Lachlan M Moldenhauer; Kerrie L Foyle; Jasmine J Wilson; Ying Y Wong; David J Sharkey; Ella S Green; Simon C Barry; M Louise Hull; Sarah A Robertson

doi:10.1016/j.isci.2024.108994

A disrupted FOXP3 transcriptional signature underpins systemic regulatory T cell insufficiency in early pregnancy failure

iScience. 2024 Jan 23;27(2):108994. doi: 10.1016/j.isci.2024.108994. eCollection 2024 Feb 16.

Authors

Lachlan M Moldenhauer¹, Kerrie L Foyle¹, Jasmine J Wilson¹, Ying Y Wong¹, David J Sharkey¹, Ella S Green¹, Simon C Barry¹, M Louise Hull², Sarah A Robertson¹

Affiliations

¹ Robinson Research Institute and School of Biomedicine, The University of Adelaide, Adelaide, SA, Australia.
² Robinson Research Institute and Adelaide Medical School, The University of Adelaide, Adelaide, SA, Australia.

Abstract

Regulatory T (Treg) cell defects are implicated in disorders of embryo implantation and placental development, but the origins of Treg cell dysfunction are unknown.
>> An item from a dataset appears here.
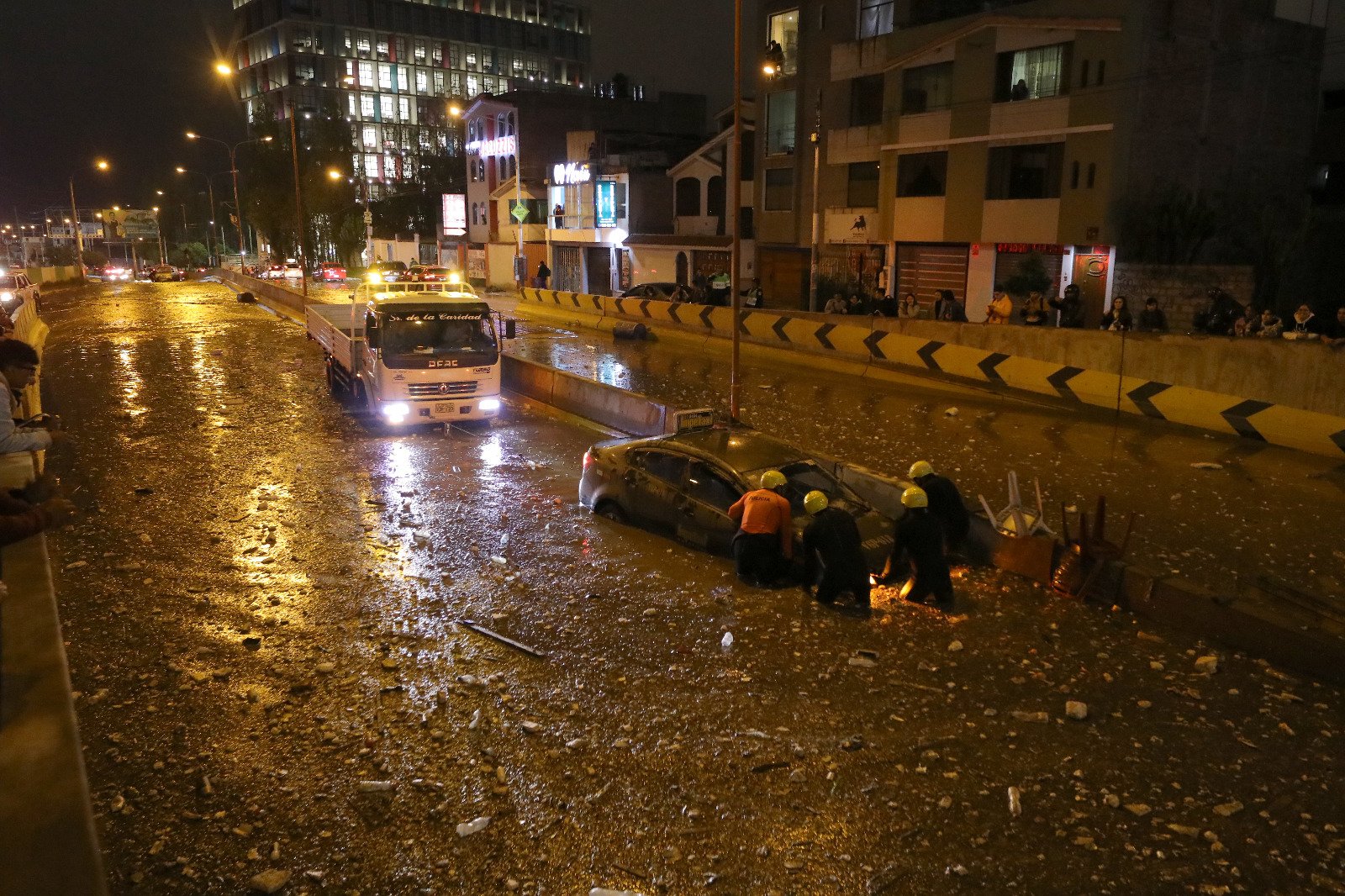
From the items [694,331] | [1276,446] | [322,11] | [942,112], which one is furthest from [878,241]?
[322,11]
Here, we comprehensively analyzed the phenotypes and transcriptional profile of peripheral blood Treg cells in individuals with early pregnancy failure (EPF). Compared to fertile subjects, EPF subjects had 32% fewer total Treg cells and 54% fewer CD45RA⁺CCR7⁺ naive Treg cells among CD4⁺ T cells, an altered Treg cell phenotype with reduced transcription factor FOXP3 and suppressive marker CTLA4 expression, and lower Treg:Th1 and Treg:Th17 ratios. RNA sequencing demonstrated an aberrant gene expression profile, with upregulation of pro-inflammatory genes including CSF2, IL4, IL17A, IL21, and IFNG in EPF Treg cells. In silico analysis revealed 25% of the Treg cell dysregulated genes are targets of FOXP3. We conclude that EPF is associated with systemic Treg cell defects arising due to disrupted FOXP3 transcriptional control and loss of lineage fidelity.

Keywords: Health sciences; Immunology; Pregnancy.